◆ **TO BE DONE**: Pull out every line of the data below that contains the string "woman", treating uppercase and lowercase letters as different.
== PROVIDED MATERIAL ==
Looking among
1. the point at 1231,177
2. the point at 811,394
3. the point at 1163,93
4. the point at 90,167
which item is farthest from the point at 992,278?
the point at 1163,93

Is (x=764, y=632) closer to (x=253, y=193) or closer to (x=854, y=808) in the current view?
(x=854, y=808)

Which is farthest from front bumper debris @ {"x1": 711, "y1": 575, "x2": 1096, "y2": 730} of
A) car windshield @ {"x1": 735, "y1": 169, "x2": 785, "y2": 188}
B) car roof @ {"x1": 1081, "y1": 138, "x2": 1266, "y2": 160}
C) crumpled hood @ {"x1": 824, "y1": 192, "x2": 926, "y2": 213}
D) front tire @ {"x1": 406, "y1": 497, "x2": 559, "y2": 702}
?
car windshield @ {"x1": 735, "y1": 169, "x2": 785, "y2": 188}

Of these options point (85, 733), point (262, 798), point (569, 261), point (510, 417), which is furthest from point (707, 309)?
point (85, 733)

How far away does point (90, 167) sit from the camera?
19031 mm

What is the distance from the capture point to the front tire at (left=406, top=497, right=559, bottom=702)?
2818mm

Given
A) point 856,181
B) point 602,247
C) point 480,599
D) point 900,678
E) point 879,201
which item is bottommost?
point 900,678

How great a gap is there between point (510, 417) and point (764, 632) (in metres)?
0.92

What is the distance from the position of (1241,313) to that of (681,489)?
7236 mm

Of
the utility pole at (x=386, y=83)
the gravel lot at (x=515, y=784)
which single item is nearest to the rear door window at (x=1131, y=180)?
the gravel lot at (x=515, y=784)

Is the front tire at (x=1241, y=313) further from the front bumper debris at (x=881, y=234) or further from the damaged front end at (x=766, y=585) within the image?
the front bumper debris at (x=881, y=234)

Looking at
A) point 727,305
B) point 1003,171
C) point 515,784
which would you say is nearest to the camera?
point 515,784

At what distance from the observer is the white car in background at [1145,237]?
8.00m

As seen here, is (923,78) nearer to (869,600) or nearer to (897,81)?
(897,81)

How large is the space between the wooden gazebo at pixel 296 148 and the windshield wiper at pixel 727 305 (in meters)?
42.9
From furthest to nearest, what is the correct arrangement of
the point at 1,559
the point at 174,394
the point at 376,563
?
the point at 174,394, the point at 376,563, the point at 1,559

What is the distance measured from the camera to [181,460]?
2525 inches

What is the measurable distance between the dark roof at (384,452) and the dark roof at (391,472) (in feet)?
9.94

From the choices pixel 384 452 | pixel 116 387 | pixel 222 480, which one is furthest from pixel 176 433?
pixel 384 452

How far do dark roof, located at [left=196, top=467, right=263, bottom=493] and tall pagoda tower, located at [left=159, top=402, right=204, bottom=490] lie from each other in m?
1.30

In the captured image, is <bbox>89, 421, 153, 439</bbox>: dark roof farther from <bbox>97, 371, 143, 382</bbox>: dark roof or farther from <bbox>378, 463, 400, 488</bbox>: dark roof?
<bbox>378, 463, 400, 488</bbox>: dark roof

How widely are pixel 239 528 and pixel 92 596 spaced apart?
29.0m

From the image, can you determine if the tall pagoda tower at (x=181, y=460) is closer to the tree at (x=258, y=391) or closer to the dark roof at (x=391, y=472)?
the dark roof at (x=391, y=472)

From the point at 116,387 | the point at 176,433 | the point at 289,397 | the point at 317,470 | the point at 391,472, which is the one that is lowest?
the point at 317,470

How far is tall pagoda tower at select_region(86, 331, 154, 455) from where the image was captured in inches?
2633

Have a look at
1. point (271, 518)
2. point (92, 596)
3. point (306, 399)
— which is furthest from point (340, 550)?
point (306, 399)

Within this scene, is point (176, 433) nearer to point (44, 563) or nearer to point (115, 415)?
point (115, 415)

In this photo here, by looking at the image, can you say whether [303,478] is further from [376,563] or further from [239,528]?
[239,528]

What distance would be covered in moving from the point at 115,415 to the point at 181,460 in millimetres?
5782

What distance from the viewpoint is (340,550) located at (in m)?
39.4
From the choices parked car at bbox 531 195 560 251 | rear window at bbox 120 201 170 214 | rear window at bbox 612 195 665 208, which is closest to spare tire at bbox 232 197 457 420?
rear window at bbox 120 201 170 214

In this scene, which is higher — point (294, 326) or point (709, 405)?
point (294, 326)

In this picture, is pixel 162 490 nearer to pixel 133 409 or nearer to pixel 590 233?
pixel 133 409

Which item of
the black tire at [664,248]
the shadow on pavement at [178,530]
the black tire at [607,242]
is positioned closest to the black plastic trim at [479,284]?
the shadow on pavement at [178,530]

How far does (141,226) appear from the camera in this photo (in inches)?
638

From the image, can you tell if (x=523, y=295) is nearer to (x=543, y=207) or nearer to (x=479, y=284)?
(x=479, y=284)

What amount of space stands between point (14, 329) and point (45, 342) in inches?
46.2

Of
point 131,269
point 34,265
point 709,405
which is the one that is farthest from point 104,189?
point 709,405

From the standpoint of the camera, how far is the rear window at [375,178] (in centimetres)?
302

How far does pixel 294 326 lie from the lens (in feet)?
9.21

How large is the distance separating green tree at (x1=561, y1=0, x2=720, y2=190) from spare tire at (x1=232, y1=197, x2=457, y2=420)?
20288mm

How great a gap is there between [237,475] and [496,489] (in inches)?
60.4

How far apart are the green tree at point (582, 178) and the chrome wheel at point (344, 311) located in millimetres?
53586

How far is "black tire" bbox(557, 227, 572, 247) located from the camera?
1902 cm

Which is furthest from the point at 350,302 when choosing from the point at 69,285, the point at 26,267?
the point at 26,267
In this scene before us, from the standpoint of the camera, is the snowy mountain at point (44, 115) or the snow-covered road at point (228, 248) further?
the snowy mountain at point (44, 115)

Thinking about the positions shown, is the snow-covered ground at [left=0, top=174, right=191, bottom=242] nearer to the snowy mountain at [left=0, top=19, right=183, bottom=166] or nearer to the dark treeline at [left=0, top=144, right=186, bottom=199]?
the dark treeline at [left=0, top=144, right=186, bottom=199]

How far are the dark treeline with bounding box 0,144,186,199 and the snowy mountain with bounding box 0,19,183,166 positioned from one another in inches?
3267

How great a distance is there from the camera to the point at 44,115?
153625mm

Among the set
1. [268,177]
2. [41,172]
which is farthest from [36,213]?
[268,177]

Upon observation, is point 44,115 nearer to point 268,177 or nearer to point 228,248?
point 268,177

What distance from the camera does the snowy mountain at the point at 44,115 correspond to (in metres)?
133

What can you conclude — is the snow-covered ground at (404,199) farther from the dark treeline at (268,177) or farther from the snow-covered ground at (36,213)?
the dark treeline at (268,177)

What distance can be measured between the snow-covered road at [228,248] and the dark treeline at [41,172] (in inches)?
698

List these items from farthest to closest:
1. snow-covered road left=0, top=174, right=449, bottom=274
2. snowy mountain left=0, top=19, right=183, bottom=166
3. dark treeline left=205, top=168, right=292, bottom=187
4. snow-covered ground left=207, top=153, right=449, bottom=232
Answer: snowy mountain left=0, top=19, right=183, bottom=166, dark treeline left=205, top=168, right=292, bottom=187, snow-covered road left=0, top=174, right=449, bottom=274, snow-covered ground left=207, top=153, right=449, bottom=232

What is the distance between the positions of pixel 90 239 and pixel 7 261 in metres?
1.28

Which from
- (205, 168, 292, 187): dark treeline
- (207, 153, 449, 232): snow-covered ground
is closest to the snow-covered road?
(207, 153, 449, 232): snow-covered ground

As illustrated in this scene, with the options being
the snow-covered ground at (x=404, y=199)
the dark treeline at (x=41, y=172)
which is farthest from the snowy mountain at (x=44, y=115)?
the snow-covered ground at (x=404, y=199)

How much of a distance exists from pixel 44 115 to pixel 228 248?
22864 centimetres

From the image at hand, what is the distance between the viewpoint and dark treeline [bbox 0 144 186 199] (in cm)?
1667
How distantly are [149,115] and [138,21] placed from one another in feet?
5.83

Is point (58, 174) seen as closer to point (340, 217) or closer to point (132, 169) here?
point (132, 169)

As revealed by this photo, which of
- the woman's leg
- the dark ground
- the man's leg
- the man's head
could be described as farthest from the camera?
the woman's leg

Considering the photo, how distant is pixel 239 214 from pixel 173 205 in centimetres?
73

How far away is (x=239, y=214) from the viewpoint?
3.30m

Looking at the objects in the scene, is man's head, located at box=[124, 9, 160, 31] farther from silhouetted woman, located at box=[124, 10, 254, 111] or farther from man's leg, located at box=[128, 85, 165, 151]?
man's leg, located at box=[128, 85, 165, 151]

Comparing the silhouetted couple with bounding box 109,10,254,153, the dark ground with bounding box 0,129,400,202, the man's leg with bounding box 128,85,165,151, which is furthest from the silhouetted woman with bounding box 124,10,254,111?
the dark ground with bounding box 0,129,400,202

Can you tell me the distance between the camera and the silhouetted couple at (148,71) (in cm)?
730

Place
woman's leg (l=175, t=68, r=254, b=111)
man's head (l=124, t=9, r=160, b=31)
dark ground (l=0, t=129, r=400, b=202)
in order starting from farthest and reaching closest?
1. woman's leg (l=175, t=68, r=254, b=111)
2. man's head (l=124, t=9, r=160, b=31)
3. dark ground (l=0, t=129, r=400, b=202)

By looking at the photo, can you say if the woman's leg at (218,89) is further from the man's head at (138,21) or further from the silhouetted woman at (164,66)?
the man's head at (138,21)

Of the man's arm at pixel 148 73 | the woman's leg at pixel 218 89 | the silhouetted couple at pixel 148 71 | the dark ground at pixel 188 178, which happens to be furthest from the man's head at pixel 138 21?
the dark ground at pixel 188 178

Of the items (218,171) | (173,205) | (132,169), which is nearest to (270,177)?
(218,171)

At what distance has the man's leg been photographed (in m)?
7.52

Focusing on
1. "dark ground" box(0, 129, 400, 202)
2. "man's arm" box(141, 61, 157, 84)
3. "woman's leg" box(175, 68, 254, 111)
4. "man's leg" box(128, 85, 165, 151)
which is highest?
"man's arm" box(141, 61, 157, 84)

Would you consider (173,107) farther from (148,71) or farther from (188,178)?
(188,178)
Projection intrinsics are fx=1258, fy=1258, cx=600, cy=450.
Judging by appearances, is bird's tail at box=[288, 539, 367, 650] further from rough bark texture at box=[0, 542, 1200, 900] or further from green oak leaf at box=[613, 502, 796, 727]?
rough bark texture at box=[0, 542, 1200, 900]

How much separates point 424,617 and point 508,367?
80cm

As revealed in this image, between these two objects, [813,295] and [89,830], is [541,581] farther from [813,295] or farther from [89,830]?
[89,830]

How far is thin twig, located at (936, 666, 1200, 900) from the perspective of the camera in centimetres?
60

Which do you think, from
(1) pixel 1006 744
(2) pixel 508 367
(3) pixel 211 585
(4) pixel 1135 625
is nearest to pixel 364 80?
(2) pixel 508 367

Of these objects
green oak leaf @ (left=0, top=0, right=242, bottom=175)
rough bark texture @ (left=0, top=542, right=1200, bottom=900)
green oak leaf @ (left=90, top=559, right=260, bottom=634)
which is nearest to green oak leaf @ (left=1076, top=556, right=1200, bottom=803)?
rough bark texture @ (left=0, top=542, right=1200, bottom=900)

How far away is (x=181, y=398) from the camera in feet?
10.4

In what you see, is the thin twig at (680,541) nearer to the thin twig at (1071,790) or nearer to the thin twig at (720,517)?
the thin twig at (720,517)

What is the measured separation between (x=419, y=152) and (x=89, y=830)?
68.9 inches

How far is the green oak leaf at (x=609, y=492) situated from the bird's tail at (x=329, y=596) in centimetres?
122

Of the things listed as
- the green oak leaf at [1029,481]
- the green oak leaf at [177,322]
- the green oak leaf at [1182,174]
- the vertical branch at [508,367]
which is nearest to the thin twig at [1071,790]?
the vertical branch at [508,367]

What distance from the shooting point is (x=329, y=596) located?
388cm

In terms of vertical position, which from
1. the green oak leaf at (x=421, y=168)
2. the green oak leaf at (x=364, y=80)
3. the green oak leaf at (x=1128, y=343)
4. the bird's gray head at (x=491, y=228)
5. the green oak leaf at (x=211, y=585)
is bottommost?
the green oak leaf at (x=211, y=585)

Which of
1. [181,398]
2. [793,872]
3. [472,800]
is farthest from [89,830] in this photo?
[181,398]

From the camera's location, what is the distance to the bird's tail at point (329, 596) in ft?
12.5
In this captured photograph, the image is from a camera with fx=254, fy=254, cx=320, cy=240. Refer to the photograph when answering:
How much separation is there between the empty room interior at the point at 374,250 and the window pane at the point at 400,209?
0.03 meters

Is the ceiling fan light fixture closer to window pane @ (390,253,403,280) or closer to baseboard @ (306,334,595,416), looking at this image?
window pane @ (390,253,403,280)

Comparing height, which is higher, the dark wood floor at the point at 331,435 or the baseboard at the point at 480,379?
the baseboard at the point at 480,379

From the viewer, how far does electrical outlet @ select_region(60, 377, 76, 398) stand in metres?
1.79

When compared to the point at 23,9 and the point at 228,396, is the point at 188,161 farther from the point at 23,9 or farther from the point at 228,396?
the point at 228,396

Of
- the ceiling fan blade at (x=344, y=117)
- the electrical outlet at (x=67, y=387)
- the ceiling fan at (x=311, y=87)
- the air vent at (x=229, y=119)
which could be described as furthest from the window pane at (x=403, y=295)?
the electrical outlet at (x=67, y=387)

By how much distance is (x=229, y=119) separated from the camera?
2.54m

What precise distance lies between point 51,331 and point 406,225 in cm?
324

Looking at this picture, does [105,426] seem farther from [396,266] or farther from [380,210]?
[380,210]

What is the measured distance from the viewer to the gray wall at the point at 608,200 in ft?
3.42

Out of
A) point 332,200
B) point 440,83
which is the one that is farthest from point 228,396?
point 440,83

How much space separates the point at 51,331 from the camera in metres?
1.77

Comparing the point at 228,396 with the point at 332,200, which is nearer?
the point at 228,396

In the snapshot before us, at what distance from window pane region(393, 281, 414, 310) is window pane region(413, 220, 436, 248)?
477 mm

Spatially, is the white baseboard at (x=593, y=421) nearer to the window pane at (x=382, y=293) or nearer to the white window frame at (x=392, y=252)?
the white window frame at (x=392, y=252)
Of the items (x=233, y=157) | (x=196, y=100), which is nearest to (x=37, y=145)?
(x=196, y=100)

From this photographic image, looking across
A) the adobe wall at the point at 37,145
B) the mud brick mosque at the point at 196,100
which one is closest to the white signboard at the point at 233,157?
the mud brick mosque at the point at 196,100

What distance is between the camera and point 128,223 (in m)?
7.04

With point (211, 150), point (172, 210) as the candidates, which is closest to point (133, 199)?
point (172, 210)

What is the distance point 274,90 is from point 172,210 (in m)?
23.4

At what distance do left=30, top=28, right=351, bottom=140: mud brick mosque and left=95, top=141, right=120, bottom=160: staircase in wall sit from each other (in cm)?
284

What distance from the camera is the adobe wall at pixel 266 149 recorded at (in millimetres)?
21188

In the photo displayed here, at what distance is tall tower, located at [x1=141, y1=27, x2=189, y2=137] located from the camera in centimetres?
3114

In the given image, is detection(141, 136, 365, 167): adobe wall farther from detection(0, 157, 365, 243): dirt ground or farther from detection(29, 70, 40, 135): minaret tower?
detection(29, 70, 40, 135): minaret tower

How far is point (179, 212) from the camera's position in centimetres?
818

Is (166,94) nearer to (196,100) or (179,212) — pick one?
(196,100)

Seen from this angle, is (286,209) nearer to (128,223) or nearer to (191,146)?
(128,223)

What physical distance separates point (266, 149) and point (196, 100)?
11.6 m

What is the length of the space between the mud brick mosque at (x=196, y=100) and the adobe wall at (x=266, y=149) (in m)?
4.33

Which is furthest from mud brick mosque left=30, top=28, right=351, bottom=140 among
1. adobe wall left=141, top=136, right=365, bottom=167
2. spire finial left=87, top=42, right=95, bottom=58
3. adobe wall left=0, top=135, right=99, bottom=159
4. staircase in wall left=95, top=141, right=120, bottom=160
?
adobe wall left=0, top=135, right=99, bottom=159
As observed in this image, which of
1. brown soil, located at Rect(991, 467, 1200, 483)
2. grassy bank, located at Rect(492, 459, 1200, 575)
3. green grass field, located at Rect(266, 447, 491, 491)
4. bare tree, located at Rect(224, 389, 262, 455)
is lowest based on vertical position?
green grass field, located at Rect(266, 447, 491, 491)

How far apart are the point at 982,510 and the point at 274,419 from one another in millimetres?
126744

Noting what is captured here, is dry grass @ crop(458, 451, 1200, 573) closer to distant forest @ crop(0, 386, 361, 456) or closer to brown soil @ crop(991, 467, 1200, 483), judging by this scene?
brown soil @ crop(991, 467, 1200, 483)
===
◆ **RESULT FOR THIS EXERCISE**:
- the woman's leg
the woman's leg
Looking at the objects in the scene, is man's head, located at box=[124, 9, 160, 31] farther from silhouetted woman, located at box=[124, 10, 254, 111] or farther from man's leg, located at box=[128, 85, 165, 151]?
Comparing the silhouetted couple with bounding box 109,10,254,153, the dark ground with bounding box 0,129,400,202, the man's leg with bounding box 128,85,165,151, which is furthest from the silhouetted woman with bounding box 124,10,254,111?
woman's leg (l=175, t=68, r=254, b=111)
1. woman's leg (l=175, t=68, r=254, b=111)
By looking at the photo, can you say if the woman's leg at (218,89) is further from the man's head at (138,21) or further from the silhouetted woman at (164,66)?
Of the man's arm at pixel 148 73 | the woman's leg at pixel 218 89 | the silhouetted couple at pixel 148 71 | the dark ground at pixel 188 178, which happens to be furthest from the man's head at pixel 138 21?
3. "woman's leg" box(175, 68, 254, 111)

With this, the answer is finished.